SurgicalPreflightFailed {
run_id: String,
total: usize,
failures: Vec<crate::ingestion::surgical::EntityFailure>,
},
Map to exit code 6 (resource not found) or a new dedicated exit code. The Display impl should produce a human-readable summary:
Self::SurgicalPreflightFailed { run_id, total, failures } => {
write!(f, "Surgical preflight failed for {} of {} IIDs (run {}): {}",
failures.len(), total, run_id,
failures.iter().map(|f| format!("{} #{}: {}", f.entity_type, f.iid, f.code)).collect::<Vec<_>>().join(", "))
}
In robot mode, this serializes to structured JSON with per-entity details and actionable recovery commands, rather than a generic Other string.

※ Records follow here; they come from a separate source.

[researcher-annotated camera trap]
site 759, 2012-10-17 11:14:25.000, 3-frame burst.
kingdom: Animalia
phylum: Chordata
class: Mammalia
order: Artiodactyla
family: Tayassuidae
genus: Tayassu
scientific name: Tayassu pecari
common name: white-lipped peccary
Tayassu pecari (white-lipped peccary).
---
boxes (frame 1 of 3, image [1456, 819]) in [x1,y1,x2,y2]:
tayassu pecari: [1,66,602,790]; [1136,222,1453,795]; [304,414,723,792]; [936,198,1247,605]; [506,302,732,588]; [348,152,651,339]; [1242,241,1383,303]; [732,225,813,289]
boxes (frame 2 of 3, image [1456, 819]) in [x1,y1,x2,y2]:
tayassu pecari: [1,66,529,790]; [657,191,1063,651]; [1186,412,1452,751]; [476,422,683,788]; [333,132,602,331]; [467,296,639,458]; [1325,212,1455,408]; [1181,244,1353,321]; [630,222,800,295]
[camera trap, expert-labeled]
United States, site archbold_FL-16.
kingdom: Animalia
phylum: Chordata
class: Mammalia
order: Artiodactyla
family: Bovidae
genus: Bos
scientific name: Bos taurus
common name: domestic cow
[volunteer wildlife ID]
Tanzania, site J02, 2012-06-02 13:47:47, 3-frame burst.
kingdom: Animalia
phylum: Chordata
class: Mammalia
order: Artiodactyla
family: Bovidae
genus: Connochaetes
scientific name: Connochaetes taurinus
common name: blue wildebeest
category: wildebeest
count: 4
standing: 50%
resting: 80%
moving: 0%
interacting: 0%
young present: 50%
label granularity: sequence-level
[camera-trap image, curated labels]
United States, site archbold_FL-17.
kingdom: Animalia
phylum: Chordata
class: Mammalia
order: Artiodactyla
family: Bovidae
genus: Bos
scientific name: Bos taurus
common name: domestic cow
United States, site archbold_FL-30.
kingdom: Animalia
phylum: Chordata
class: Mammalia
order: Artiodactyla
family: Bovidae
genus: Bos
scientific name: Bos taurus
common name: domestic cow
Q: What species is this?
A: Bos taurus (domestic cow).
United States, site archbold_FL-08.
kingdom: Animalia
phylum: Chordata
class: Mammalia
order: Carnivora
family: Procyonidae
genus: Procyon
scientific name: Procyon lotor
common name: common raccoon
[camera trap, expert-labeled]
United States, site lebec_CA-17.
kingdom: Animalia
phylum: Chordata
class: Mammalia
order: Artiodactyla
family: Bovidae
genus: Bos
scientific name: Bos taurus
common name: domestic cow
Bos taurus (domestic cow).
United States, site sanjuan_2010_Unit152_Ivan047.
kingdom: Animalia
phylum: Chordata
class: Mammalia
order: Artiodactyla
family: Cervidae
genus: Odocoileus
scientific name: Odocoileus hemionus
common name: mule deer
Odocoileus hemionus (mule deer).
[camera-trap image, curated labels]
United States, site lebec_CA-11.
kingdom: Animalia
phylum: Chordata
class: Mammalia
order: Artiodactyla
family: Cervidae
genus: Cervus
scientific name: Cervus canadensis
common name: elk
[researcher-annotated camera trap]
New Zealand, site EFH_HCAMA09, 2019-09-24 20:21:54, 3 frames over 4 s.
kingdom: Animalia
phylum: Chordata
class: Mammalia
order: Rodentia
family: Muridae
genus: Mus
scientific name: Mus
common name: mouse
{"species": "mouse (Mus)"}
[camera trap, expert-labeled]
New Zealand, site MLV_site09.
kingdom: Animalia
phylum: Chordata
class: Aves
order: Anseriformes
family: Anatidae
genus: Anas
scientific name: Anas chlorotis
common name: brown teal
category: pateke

Step 10: Add branch in run_sync for surgical mode
File: src/cli/commands/sync.rs, function run_sync (line 68)
CRITICAL: dry_run must be checked BEFORE surgical to prevent accidental writes:
// Handle dry_run mode - must check BEFORE surgical to prevent writes
if options.dry_run {
if options.is_surgical() {
// Surgical dry-run is handled inside run_sync_surgical (returns before any writes/locks)
return run_sync_surgical(config, &options, run_id, signal).await;
}
return run_sync_dry_run(config, &options).await;
}
// Handle preflight-only mode
if options.preflight_only {
return run_sync_surgical(config, &options, run_id, signal).await;
}
// Handle surgical mode (specific IIDs)
if options.is_surgical() {
return run_sync_surgical(config, &options, run_id, signal).await;
}
Note: run_sync_surgical checks options.dry_run and options.preflight_only internally and returns early before ANY side effects. This avoids needing separate functions for each mode.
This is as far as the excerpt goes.